A Merriam-Webster user recently pinged us on Twitter to ask us about the entry for peruse:
: to look at or read (something) in an informal or relaxed way
: to examine or read (something) in a very careful way
"Is this real?" he asked. "How did this happen?" It is real: peruse is a contronym, or a word that has two meanings which seem to contradict each other. How peruse got those two meanings is complicated.
Original Use of Peruse
When peruse first entered English in the late 1400s, it didn't refer to reading at all but to going through or examining something (like a to-do list) item by item. This meaning gave rise to another, more general meaning: "to examine or consider with attention and in detail." Peruse in this sense was common: Shakespeare used it in Romeo & Juliet ("Let me peruse this face") and Milton used it in Paradise Lost ("My self I then perus'd, and Limb by Limb Survey'd").
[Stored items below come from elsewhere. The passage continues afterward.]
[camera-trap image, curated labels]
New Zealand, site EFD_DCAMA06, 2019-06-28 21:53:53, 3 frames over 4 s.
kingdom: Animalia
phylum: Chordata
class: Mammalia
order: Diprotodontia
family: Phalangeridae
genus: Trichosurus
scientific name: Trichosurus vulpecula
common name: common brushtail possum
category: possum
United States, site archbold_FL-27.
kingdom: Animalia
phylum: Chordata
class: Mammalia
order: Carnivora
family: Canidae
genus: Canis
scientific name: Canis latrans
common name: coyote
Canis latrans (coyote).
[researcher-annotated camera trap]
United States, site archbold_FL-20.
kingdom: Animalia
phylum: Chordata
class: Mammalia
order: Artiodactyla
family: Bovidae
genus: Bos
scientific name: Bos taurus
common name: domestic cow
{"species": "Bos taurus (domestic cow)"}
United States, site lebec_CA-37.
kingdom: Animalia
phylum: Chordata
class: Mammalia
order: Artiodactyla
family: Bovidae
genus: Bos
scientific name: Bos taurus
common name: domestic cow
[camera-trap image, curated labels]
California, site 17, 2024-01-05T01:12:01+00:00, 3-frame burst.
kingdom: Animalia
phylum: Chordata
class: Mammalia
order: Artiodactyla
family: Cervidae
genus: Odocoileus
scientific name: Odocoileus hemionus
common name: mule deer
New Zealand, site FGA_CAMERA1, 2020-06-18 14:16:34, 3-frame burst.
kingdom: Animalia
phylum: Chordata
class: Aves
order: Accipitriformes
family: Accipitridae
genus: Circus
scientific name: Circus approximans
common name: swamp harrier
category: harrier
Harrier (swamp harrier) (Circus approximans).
One common object of study was, of course, the book, and by the early 1500s, peruse had come to mean, simply, "to read through or over." When a writer meant to convey something about the carefulness of a perusal, they did so by using a modifier. Washington Irving in Salamagundi writes of a lady "who so attentively peruses her book," implying a careful study; Samuel Johnson in The Idler complains that "advertisements are now so numerous that they are very negligently perused," implying that they are merely skimmed over. Peruse lived with this broad "read" meaning for many centuries.
Until 1906, that is, when usage commentator Frank Vizetelly, in his A Desk-Book of Errors in English, wrote:
peruse should not be used when the simple read is meant. The former implies to read with care and attention and is almost synonymous with scan, which is to examine with critical care and in detail. A person is more apt to read than to scan or peruse the Bible.
Where Vizetelly got this idea is beyond us—it appears he made up the rule out of thin air. Perhaps he was hearkening back to the original "examine" sense of peruse and ignoring centuries of more general use. But Vizetelly's prescription was picked up and repeated by other 20th-century usage commentators.
Two "Opposite" Meanings
The effect this had was to split the broad "read" meaning of peruse into two narrower meanings: one that referred to carefully examining or reading something, and the other that referred to casually looking at or reading something. These two meanings aren't contradictory; rather, they are just two sides of the same coin.
Nowadays, peruse is almost always used in literary contexts. If you decide to use it, make sure that its meaning is clear.